I.
Many Favored Monarchial Forms.
So far as the writer has been able to ascertain the United States Senate never has officially repudiated a resolution placed on its files, May 14, 1789, to the effect that it favored a title for the President and, inferentially, titles of commensurate degrees for the members of the Cabinet, Congress and other Government officials down to the Sergeant-at-arms of the Senate whom Vice-President John Adams wished to style “Usher of the Black Rod.” It was even suggested that a “canopied throne” be erected in the Senate chamber for Washington’s use.
Among the titles seriously considered for Washington were “His Elective Majesty,” “His Highness, the President of the United States of America and Protector of the Rights of the Same,” “His Elective Highness,” etc.; while his inaugural address was referred to in the minutes of the Senate as “His Most Gracious Speech.”
It is of record that Senators were addressed as “Your Highness of the Senate” and Representatives as “Your Highness of the Lower House,” while it was solemnly suggested that the proper manner for the Senate to receive the Clerk of the House of Representatives was for the Sergeant-at-arms or “Usher of the Black Rod,” with the mace on his shoulder, to meet the Clerk at the door. In view of the ire aroused between the two Houses at that time, a mallet in the hands of the “Usher of the Black Rod,” when he met the Clerk of the House of Representatives at the door, would have carried out the feelings of some of the Senators better than a mace.
These are some of the apings of royalty that were seriously considered by Congress and, on May 14, 1789, endorsed in the Senate by the very respectable vote of ten to eight. When the British burned some of the Federal buildings in Washington, 1814, many public records were destroyed, so there is difficulty in determining if this endorsement of monarchial forms was rescinded at any time from 1789 to 1814. Still, though one hundred and eighteen years have lapsed since 1789, it is not yet too late for the Senate to purge itself of this “dreadful” contempt of the great American people on this subject of titles.
For some reason, best known to themselves, the members of the first Senate decided that their session should be held behind closed doors. House rule No. 11, as inscribed on the cover of William Maclay’s journal, reads: “Inviolable secrecy shall be observed with respect to all matters transacted in the Senate while the doors are shut or as often as the same is enjoined from the chair.” The result has been that for more than a century afterward this important chapter in our history has remained almost a blank. Fortunate it was that Maclay, who with Robert Morris represented Pennsylvania in the first Senate, kept a daily record of the doings of the Upper House for the two years he was Senator.

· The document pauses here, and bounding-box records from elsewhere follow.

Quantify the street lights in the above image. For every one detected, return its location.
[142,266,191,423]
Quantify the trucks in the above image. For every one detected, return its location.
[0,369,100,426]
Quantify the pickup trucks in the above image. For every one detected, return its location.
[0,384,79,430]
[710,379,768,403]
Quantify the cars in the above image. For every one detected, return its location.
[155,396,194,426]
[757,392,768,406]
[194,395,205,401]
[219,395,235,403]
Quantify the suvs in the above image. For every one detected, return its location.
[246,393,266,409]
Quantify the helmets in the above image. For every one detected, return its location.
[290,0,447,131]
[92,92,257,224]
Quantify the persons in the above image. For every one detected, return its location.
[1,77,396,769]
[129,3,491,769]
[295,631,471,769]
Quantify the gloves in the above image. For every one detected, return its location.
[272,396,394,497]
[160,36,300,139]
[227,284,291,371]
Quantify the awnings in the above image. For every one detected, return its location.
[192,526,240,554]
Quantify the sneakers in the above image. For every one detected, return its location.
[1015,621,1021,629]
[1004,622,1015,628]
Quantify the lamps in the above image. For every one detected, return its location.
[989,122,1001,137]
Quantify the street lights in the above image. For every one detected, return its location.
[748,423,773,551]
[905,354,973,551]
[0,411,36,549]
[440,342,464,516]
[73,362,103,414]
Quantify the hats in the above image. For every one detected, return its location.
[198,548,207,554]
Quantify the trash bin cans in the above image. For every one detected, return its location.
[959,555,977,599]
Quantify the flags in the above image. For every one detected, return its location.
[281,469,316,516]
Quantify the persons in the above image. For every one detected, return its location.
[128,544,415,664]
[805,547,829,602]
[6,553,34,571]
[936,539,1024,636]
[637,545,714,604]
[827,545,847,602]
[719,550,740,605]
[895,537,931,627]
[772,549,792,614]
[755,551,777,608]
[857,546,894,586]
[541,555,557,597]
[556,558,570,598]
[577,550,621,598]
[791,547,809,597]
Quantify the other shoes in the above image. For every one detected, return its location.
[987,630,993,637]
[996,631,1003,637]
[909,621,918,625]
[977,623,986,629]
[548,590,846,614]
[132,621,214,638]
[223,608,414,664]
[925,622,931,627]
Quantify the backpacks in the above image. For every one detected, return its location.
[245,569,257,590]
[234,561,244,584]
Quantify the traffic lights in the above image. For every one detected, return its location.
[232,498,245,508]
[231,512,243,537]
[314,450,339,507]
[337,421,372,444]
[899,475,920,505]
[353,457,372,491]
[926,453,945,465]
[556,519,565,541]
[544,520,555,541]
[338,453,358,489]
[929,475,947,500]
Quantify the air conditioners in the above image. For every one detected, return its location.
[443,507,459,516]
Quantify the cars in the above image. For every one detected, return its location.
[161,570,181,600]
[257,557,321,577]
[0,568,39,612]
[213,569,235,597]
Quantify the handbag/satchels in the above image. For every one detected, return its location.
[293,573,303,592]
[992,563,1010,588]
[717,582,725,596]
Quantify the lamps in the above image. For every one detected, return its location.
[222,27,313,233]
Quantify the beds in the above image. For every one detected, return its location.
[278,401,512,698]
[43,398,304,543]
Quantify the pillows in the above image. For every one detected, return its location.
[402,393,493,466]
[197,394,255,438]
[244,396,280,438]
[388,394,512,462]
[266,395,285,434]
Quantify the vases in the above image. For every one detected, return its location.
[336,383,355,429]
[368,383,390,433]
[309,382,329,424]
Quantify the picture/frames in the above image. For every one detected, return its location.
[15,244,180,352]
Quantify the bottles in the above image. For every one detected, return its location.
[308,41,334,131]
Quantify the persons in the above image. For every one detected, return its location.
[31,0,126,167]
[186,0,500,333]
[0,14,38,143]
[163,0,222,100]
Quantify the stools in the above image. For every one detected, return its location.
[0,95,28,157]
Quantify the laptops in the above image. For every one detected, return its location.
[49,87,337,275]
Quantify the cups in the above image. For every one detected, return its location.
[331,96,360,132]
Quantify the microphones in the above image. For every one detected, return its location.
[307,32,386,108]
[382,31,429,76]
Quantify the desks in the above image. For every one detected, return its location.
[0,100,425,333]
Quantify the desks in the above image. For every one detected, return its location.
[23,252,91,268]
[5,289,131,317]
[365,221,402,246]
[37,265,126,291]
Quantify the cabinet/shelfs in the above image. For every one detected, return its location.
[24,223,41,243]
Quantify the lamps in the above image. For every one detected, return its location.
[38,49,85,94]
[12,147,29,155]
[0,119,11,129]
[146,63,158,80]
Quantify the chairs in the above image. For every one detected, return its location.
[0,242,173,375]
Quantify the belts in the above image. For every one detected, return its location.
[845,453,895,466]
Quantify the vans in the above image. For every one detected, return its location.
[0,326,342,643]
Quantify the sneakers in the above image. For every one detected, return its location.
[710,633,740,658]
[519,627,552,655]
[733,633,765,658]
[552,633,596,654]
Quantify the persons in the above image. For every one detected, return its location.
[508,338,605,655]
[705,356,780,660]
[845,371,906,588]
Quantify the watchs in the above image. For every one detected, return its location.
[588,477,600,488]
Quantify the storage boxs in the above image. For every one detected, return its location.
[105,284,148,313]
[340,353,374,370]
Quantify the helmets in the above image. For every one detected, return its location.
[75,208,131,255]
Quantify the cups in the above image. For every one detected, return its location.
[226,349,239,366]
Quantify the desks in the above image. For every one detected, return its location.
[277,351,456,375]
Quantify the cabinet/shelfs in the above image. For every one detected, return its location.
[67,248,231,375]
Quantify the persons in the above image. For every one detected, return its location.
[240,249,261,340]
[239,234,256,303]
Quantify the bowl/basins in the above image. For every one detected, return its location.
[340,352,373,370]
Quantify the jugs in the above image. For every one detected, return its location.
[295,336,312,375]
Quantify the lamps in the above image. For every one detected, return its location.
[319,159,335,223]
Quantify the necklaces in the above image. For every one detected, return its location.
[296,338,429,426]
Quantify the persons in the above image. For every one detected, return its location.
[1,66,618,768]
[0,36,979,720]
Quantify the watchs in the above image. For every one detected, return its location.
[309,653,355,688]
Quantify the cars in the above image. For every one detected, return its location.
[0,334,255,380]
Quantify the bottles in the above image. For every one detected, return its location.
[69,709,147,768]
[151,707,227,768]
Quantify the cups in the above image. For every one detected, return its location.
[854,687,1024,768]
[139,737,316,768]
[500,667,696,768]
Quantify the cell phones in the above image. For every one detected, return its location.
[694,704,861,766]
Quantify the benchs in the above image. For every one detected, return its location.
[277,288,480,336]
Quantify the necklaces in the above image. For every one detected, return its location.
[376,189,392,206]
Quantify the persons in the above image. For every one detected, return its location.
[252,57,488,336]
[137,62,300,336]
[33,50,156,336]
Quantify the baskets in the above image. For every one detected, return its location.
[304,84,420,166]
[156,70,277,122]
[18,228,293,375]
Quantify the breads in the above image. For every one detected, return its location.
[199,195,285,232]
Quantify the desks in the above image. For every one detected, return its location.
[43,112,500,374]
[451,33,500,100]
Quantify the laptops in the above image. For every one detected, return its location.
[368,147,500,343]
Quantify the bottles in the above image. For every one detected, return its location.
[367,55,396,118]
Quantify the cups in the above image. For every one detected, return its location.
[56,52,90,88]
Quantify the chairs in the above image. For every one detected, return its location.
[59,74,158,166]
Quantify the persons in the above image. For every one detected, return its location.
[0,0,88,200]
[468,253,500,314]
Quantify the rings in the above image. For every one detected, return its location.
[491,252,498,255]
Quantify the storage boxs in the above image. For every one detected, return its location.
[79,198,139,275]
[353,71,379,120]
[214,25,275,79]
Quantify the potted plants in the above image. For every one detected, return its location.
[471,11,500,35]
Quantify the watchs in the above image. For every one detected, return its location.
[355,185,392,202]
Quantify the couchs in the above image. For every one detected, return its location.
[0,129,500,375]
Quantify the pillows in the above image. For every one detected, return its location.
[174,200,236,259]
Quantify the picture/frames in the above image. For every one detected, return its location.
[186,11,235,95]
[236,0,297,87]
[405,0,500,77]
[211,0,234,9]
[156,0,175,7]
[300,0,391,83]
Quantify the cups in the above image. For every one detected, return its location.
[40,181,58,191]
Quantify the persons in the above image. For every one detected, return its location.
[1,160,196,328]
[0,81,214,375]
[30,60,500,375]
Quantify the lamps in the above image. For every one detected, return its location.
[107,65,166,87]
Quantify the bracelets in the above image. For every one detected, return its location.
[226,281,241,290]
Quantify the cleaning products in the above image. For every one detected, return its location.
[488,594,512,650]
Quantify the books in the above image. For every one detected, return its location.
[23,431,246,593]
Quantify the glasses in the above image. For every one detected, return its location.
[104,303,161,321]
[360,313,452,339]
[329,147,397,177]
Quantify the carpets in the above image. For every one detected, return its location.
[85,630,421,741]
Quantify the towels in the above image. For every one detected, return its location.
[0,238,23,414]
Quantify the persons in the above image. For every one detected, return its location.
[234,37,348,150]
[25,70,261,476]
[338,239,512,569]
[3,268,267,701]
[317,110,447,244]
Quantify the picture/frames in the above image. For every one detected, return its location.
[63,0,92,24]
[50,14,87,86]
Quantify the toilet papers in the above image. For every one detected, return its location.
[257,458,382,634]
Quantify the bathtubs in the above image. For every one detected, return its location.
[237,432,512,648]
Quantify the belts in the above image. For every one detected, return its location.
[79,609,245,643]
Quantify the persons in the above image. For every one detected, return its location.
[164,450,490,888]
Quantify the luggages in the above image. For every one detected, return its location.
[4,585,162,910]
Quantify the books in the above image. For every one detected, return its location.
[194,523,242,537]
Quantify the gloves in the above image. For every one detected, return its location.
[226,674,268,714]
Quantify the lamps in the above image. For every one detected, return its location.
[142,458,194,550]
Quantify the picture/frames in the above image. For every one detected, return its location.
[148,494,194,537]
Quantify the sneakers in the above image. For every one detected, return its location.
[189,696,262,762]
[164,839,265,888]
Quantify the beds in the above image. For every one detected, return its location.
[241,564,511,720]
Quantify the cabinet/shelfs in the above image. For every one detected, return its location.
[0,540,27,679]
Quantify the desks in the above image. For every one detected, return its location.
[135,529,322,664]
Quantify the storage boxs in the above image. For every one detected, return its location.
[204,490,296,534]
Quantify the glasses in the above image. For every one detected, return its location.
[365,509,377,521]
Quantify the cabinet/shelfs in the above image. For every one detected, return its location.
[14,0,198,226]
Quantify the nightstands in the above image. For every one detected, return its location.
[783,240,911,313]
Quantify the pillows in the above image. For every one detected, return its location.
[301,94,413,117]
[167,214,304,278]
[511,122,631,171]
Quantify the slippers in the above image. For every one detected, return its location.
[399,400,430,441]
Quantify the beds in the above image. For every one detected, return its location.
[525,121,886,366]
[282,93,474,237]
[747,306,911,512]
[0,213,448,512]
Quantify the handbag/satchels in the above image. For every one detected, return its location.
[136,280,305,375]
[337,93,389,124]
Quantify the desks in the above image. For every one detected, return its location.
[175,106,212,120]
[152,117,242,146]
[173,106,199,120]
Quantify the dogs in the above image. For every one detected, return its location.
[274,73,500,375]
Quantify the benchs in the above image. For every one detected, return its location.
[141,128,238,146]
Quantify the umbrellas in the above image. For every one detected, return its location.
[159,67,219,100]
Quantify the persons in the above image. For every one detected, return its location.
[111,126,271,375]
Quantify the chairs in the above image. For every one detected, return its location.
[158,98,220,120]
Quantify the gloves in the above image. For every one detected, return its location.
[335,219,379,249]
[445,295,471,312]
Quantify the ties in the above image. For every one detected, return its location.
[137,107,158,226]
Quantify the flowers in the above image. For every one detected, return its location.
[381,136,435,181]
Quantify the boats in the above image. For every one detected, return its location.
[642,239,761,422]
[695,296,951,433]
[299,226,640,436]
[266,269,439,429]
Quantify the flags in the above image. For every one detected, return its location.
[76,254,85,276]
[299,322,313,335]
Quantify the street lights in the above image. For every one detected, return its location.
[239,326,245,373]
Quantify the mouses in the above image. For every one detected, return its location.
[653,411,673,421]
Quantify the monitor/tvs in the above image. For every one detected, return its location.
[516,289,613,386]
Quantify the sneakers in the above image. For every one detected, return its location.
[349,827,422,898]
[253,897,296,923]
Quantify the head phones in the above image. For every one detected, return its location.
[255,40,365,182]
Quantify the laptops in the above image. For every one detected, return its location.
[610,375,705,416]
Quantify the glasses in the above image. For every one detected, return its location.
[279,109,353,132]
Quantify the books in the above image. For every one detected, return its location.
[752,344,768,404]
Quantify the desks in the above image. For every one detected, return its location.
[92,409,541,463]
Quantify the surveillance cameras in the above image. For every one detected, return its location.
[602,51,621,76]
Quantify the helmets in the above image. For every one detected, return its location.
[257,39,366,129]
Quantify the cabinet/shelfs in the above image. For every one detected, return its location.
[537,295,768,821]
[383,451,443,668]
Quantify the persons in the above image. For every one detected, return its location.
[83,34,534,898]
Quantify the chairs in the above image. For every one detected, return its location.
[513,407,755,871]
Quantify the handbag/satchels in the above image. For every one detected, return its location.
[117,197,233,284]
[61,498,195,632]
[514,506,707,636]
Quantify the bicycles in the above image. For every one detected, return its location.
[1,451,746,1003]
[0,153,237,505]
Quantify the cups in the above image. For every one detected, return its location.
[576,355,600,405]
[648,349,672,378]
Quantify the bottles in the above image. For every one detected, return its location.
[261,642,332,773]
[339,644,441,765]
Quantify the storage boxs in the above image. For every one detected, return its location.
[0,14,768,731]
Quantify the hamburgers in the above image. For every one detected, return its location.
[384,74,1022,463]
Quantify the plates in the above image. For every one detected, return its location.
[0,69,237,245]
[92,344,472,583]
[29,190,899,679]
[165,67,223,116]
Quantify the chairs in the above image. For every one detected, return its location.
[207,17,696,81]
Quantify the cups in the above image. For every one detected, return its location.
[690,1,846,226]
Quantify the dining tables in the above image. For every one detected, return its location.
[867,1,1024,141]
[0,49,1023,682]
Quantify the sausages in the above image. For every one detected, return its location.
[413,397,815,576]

It appears from this journal that the first great question that confronted Congress when it held its initial session in New York, April, 1789, was whether or not this “experiment” in government was to assume monarchial forms. Under date of May 1, 1789, Maclay records: “That the motives of the actors in the late Revolution were various cannot be doubted. The abolishing of royalty, the extinguishment of patronage and dependencies attached to that form of government, were the exalted motives of many revolutionists and these were the improvements meant by them to be made of the war which was forced on us by British aggression—in fine, the amelioration of government and bettering the condition of mankind. These ends and none other were publicly avowed and all our constitutions and public acts were formed in this spirit.
“Yet there were not wanting a party whose motives were different. They wished for the loaves and fishes of government and cared for nothing else but a translation of the diadem from London to Boston, New York or Philadelphia, or, in other words, the creation of a new monarchy in America and to form niches for themselves in the temple of royalty. This spirit manifested itself strongly among the officers at the close of the war and I have been afraid the army would not have been disbanded if the common soldiers could have been kept together. This spirit they developed in the Order of Cincinnati, where I trust it will expend itself in a harmless flame and soon become extinguished.”
II.
A Committee on Titles.
Congress was to have met March 4, 1789, but a quorum of the House of Representatives was not had until April 1 and in the Senate not until four days later. From this time until the arrival of President Washington, April 23—Vice-President John Adams arriving only three days before—the attention of Congress was taken up with preliminary matters such as providing a home for the Executive, framing rules for themselves, considering details of the inauguration, etc.